Feuilleton Frankfurter Allgemeine Zeitung, 02.08.2003, Nr. 177, S. 31



Wenn einer eine Reise tut Geldnot, Dynamik und Stadtreparatur:
Frankfurts neuester Hotelbau reißt nicht ab, sondern mit


Unstetigkeit ist das Lebensgefühl unserer Zeit. André Heller, der gerne mit Zirkussen unterwegs ist, hat das schon 1982 in einem Chanson festgehalten: "Menschen wechseln oft das Hemd. Menschen wechseln auch die Menschen. Und man wird einander fremd. Wir sind eben Reisende." Wo ist da Halt? In der Architektur, so antwortet Vittorio Magnago Lampugnani, seit er die beängstigende Beschleunigung unseres "telematischen Zeitalters" mit heutigem Bauen zusammendenkt und folgerichtig Gebäude fordert, die "Inseln im Strom der Zeit" sein sollen. Frankfurt am Main, wo Lampugnani lange Zeit Direktor des Deutschen Architekturmuseums war, neigt dennoch Hellers Fatalismus zu. Mit Messen, Banken und Konzernen eine Durchgangsstadt par excellence, baut sie momentan vorrangig für Reisende. Respektive: Sie läßt bauen. Permanent am Rande des Bankrotts balancierend, zu eigenen Projekten außerstande, setzt Frankfurt auf diejenigen, die noch flüssig sind - Investoren großen Stils. Die wiederum setzen derzeit bevorzugt auf das Übernachtungsgewerbe.

So kommt es, daß sich drei innerstädtische Problemzonen im Zeichen der Hotellerie zu städtebaulichen und architektonischen Glanzstücken wandeln sollen. Das Technische Rathaus nahe dem Römer, ein auf drei monströsen plumpen Turmfüßen stampfendes Mammut des Betonbrutalismus der siebziger Jahre, soll einem Hotel weichen, das in Umfang und Stil ein standesgemäßes Logis für die Gäste eines zur "Kulturmeile" avancierten gründerzeitlichen Straßenzugs zwischen Rathaus und Dom bieten soll. Hinter der Paulskirche möchte man den denkmalgeschützten ehemaligen Bundesrechnungshof, ein schwebeleichtes Juwel der frühen fünfziger Jahre, zum Grandhotel umbauen. Das dritte Vorhaben, ein Hotel am nördlichen Cityrand, ist, anders als die beiden anderen von endlosem Gerangel und Gefeilsche auf der Stelle tretender Unternehmungen verschont, vor einigen Tagen eröffnet worden.

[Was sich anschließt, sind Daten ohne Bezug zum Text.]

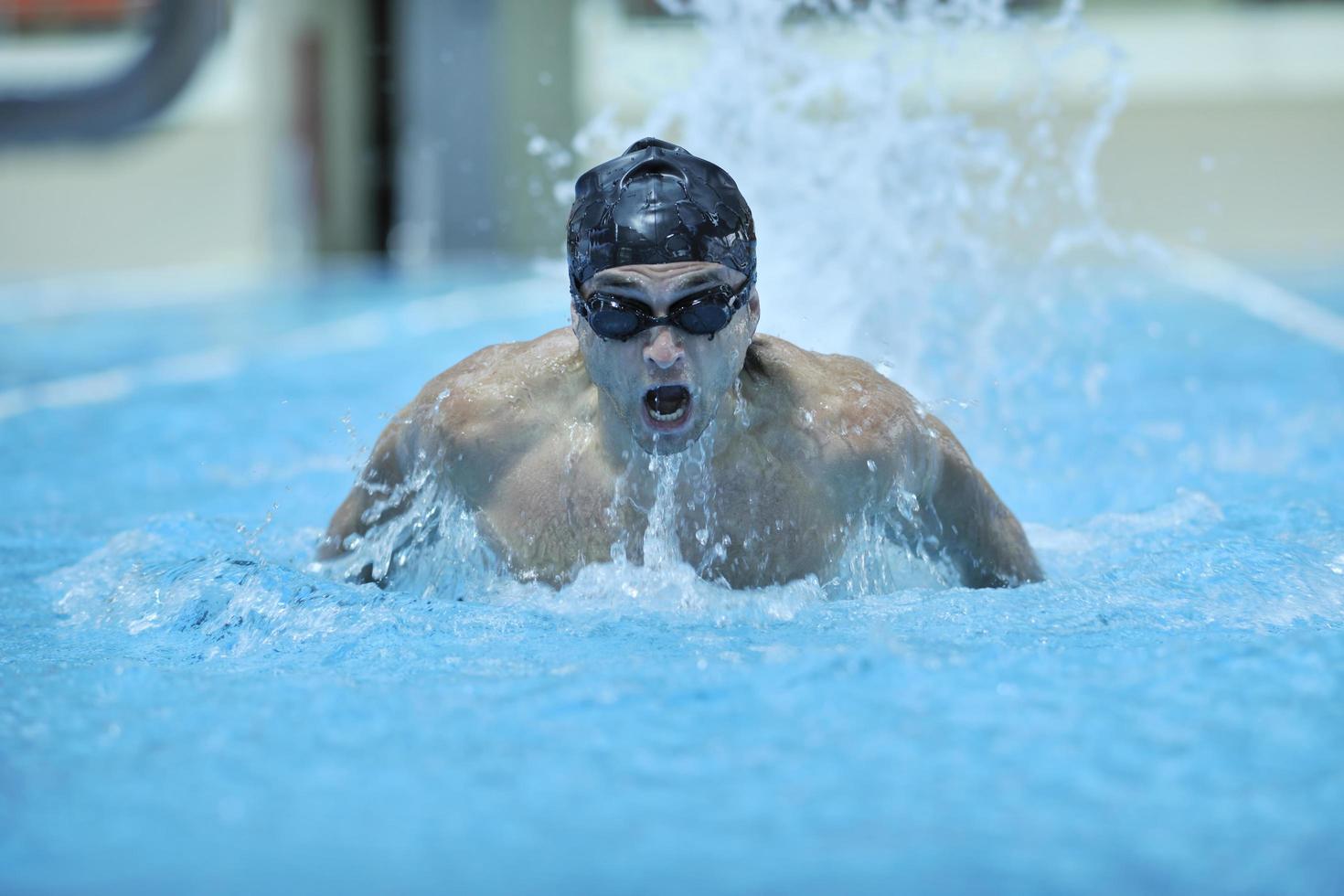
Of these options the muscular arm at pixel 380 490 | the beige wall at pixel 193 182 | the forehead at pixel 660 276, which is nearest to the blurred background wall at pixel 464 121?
the beige wall at pixel 193 182

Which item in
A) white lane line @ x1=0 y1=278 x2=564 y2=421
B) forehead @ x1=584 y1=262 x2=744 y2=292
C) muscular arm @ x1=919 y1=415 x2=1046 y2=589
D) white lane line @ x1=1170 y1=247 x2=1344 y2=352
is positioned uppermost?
forehead @ x1=584 y1=262 x2=744 y2=292

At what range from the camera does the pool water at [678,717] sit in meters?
1.68

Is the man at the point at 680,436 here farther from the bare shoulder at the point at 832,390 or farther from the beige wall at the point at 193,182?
the beige wall at the point at 193,182

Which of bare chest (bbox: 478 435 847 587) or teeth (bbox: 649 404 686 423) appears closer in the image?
teeth (bbox: 649 404 686 423)

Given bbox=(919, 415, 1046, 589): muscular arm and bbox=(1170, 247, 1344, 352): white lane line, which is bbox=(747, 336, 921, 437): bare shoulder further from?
bbox=(1170, 247, 1344, 352): white lane line

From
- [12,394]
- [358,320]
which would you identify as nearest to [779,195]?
[12,394]

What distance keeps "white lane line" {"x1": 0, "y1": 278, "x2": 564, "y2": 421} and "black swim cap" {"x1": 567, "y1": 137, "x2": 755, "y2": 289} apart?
407cm

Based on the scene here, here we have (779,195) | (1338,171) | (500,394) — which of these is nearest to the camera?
(500,394)

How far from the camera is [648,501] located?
2.55m

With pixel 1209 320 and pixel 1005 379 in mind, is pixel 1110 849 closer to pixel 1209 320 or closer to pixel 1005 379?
pixel 1005 379

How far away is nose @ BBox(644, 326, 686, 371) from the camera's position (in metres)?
2.30

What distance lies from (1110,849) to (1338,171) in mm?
12229

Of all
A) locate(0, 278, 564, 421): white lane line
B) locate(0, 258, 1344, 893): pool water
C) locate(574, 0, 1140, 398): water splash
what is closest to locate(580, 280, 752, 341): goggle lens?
locate(0, 258, 1344, 893): pool water

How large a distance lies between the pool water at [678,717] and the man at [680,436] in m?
0.09
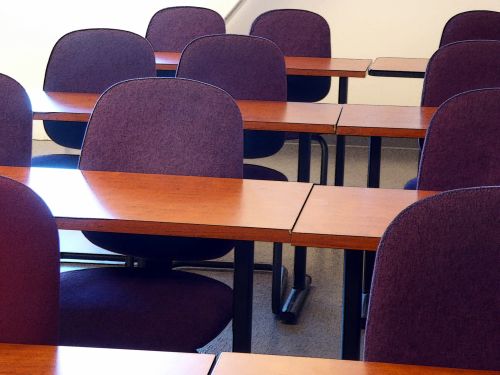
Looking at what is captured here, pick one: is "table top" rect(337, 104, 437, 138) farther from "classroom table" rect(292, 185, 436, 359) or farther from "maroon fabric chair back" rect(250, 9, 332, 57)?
"maroon fabric chair back" rect(250, 9, 332, 57)

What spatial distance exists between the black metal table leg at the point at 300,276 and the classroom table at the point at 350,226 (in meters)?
1.10

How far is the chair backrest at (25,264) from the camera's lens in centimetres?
158

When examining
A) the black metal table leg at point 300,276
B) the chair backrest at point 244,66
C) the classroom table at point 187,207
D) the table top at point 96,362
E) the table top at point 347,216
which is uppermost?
the chair backrest at point 244,66

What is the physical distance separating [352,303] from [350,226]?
0.18m

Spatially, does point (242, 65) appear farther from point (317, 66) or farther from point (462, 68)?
point (317, 66)

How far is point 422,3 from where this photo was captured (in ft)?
19.8

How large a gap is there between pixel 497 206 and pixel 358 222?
0.46 metres

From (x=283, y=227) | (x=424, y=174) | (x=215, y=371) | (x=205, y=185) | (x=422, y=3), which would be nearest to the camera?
(x=215, y=371)

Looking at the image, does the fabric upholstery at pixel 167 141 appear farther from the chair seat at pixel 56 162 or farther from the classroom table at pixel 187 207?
the chair seat at pixel 56 162

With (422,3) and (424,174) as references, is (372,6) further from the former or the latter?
(424,174)

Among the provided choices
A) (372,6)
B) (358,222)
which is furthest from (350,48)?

NH-Hotel, ein Kürzel für die "Navarra Hotels" des spanischen Konzerns, heißt der (von der Astron-Hotelkette übernommene) Großbau. Er schließt eine klaffende Wunde im inneren Stadtgefüge. Drei Meister der Verstümmelung hatten an ihr gewirkt. Erst der Zweite Weltkrieg, dessen Bomben dort ein kleinteiliges Altstadtviertel durchlöcherten, dann der Wiederaufbau der fünfziger Jahre, der das Areal zugunsten zweier tosender Verkehrsachsen - der zum "Cityring" avancierten einstigen Wallanlage Bleichstraße und der Radikal-Achse Konrad-Adenauer-Straße - beschnitt. Den beschämenden Rest besorgte die zweite Wiederaufbauphase, die in den siebziger Jahren nach Beseitigung letzter historischer Fragmente mitten auf einer Freifläche einen Betonkoloß der Stadtwerke aufrichtete, halb Silo, halb Bunker - und ganz und gar scheußlich.

Dieses Bollwerk städtebaulicher Stupidität steht noch. Doch ist es nun hinter dem dreigelenkigen Neubau verschwunden, der seinerseits zum einen nostalgische Pläne der postmodernen achtziger Jahre außer Kraft gesetzt hat, die dort Wohnbauten in Gestalt einer neogotisch gegiebelten Hausreihe vorsahen, zum anderen aber auch die nachfolgend avisierte Narretei eines Gefängnisses für das gegenüber gelegene Amtsgericht verhinderte.

Wir sind eben Reisende: Das Architekturbüro KSP Engel & Zimmermann, spezialisiert auf das Erstellen von Großbauten, hat den Bau wie reisefertig gestaltet. Die äußere Form ist der klassischen Moderne der zwanziger Jahre entlehnt, jener Ära, die die Bewegung als gestalterisches Grundprinzip für Architektur und das Hotel als Metapher der Unbehaustheit des einsamen modernen Individuums hervorbrachte. Doch die gleitenden fließenden Formen, die KSP ihrem Hotel gaben, sind nicht schroff wie die Dynamik zum Beispiel Erich Mendelssohns, der in kühnen Kurven und Sprüngen die Panzer und anderen Maschinenwaffen des Ersten Weltkriegs architektonisch nachzeichnete. Derart heftige Bewegungen hätten Gäste abschrecken können. Statt dessen erinnern die elegant gekurvten, glas-stählernen Fensterbänder und schwingenden Fronten des Hotels an jene Reisenden meist weiblichen Geschlechts, die Tamara de Lempicka Ende der zwanziger Jahre als fleischfarben getönte Maschinenmenschen mit melancholischen Augen und blutroten Mündern malte, die eins mit ihren Automobilen und Motorrädern geworden scheinen.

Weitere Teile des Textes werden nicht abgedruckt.